Nonetheless, the EU norms on AI or the DMA would be directly applicable in Romania and the Competition Council would have an interest in aligning its practices with those of the European Commission.

National Cybersecurity Framework

Romania has a well-developed cybersecurity framework. Emergency Ordinance No 155/2024, on the establishment of a framework for the cybersecurity of networks and information systems in the national civil cyberspace, transposed the NIS2 Directive (Directive (EU) 2022/2555).

AI systems deployed by entities within the scope of NIS2 are subject to its cybersecurity requirements. The National Cyber Security Directorate (DNSC) is the national competent authority for cybersecurity.
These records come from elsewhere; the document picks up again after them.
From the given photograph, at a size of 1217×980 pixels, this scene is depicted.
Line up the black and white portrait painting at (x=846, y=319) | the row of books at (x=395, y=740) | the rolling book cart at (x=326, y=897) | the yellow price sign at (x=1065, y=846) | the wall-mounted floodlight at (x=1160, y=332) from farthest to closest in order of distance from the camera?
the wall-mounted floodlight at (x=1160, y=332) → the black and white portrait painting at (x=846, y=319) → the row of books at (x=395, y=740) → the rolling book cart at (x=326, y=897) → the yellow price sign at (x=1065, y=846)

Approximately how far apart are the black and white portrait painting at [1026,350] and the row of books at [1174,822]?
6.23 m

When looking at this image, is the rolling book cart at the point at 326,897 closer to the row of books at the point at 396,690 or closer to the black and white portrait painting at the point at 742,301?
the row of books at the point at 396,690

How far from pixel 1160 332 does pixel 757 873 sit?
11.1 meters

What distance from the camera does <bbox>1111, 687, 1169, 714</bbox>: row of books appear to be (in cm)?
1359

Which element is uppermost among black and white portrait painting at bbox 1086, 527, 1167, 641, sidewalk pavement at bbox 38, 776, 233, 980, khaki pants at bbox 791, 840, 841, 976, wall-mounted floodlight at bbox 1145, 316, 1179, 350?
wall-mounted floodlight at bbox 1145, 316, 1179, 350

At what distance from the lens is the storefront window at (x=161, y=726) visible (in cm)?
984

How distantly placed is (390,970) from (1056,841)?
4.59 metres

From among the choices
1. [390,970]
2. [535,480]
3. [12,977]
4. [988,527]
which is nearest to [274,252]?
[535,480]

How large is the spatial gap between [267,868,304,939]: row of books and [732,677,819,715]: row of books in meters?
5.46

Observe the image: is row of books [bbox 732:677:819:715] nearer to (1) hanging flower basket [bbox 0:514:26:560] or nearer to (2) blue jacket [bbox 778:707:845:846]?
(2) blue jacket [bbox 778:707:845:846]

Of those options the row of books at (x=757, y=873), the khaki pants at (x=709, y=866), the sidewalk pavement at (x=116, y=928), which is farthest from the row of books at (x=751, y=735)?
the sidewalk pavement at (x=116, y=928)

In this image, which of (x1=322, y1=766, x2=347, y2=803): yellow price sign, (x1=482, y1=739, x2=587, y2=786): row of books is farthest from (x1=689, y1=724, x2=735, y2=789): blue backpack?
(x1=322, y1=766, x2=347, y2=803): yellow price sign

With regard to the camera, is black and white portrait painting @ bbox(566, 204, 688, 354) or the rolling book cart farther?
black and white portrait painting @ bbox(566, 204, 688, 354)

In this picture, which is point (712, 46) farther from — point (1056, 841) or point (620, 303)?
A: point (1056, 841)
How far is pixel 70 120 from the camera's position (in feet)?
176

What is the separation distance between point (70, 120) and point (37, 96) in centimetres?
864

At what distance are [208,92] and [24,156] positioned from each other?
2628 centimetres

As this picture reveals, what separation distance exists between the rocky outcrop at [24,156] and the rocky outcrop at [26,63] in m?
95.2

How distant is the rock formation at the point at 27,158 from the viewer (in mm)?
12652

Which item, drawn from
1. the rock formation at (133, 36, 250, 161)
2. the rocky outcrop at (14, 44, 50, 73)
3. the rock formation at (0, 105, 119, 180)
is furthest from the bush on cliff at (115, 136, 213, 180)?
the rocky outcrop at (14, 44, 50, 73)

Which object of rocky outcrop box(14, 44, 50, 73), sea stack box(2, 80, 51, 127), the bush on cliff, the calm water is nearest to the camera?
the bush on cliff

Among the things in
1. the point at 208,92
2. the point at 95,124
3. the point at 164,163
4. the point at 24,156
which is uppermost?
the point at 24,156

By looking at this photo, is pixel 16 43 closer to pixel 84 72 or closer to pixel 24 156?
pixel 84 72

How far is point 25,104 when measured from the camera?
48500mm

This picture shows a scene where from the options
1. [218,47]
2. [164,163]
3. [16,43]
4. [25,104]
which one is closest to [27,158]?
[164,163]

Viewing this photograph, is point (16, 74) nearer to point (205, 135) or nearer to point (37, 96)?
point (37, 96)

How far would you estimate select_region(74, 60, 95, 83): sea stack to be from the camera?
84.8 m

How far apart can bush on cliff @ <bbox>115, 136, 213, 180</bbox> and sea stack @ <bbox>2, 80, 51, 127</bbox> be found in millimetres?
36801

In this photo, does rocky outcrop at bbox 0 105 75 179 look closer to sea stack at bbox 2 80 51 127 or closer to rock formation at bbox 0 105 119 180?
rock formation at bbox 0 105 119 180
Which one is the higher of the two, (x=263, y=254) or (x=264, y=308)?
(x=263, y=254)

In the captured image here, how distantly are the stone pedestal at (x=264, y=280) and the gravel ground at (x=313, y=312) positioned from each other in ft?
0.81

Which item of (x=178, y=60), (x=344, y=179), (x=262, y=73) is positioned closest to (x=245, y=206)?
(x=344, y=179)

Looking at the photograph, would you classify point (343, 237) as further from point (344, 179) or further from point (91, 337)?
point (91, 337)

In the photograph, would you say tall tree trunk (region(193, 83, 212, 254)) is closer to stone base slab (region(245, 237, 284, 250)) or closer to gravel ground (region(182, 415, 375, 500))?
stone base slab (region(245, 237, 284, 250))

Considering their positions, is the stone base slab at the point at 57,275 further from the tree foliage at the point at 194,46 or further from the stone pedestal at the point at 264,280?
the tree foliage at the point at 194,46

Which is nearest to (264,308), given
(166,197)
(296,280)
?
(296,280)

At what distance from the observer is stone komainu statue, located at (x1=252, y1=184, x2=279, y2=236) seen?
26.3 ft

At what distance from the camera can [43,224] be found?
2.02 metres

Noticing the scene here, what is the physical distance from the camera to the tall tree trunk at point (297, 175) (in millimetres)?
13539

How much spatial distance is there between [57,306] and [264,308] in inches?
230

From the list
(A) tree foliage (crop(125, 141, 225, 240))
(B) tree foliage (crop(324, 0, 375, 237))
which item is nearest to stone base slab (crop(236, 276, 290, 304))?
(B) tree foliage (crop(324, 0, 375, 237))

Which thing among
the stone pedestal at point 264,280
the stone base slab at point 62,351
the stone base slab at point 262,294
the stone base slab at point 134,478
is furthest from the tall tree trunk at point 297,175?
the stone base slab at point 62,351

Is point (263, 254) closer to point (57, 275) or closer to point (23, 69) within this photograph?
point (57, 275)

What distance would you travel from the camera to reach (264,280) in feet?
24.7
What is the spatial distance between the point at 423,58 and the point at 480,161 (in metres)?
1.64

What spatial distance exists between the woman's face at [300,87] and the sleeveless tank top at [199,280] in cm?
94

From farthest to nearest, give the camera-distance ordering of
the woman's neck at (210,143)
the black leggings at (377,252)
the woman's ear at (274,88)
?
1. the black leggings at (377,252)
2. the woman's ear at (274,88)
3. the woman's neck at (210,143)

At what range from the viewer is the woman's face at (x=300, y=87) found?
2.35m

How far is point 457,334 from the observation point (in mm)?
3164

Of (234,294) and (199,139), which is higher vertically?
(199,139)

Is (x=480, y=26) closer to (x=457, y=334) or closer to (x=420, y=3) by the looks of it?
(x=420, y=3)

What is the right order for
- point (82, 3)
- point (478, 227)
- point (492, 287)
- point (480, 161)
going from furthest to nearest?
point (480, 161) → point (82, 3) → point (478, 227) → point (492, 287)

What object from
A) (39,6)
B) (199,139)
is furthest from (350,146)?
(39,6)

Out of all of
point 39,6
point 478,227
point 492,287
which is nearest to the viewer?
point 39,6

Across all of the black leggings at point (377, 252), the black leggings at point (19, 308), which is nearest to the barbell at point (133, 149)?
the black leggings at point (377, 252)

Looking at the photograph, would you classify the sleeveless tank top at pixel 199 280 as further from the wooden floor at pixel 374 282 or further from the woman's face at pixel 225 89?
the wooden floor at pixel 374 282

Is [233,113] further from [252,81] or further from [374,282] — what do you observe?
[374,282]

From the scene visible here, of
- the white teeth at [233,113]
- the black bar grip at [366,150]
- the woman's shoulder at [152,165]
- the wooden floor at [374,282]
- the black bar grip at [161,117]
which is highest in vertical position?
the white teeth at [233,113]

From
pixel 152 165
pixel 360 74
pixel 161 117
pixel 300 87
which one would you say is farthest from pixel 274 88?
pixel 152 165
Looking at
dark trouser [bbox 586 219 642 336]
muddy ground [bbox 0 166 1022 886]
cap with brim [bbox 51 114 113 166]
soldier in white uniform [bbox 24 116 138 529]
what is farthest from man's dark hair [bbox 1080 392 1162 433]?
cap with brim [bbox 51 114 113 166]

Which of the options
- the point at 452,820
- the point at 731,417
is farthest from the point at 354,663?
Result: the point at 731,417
Cybersecurity Requirements for AI Systems

The general cybersecurity obligations under NIS2 and the Cyber Resilience Act (Regulation (EU) 2024/2847) impose cybersecurity requirements on products with digital elements. 

Secure AI Development

Organisations developing AI systems in Romania are expected to follow secure development practices, including secure coding, vulnerability management, testing against adversarial attacks, and incident response planning. The ENISA (EU Agency for Cybersecurity) guidelines on securing AI systems provide practical reference points.

Incident Reporting

Under NIS2, significant cybersecurity incidents must be reported to the DNSC within the prescribed timeframes.

AI for Cybersecurity Defence

Romanian organisations, including the DNSC and private sector companies, increasingly deploy AI for cybersecurity defence purposes, including threat detection, anomaly identification, and automated response. The use of AI for defensive cybersecurity is generally encouraged but must comply with data protection and privacy requirements, particularly where personal data is processed. 

Supply Chain Security

The Cyber Resilience Act, GEO No 155/2024 and the EU AI Act address supply chain security for digital products and AI systems. Romanian organisations procuring AI systems must assess the cybersecurity posture of their suppliers and ensure appropriate contractual protections.

ESG Dimensions of AI Environmental Impact

While Romania benefits from a diverse energy mix (including significant hydroelectric and nuclear capacity), the carbon footprint of AI operations is subject to increasing scrutiny.

EU sustainability reporting requirements, including the Corporate Sustainability Reporting Directive (CSRD), may require large Romanian companies to disclose AI-related energy consumption and environmental impacts as part of their sustainability reports. The social dimensions of AI in Romania include algorithmic fairness, workforce displacement and transformation, and digital inclusion. 

Governance Dimensions

AI governance structures, including AI ethics committees, responsible AI frameworks, and risk oversight mechanisms, are becoming standard practice for large organisations operating in Romania, particularly multinational companies applying group-level governance frameworks. 

ESG Due Diligence for AI Investments

Investors and procurement functions in Romania are beginning to incorporate AI-related ESG considerations into their due diligence processes. This includes assessing the environmental impact of AI infrastructure, the fairness and bias risks of AI systems, and the governance frameworks of AI providers. The Corporate Sustainability Due Diligence Directive (CSDDD), once transposed, will impose due diligence obligations on large companies regarding adverse human rights and environmental impacts in their value chains, which may extend to AI supply chains. 

Regulatory Requirements for AI-Related ESG Disclosure

The CSRD, applicable to large Romanian companies and listed SMEs, requires sustainability reporting that may encompass AI-related environmental impacts, social risks, and governance arrangements. The European Sustainability Reporting Standards (ESRS) provide the framework for these disclosures.

Romania does not yet have a standalone AI-specific legal framework. The legal landscape governing AI systems therefore falls under the EU AI Act.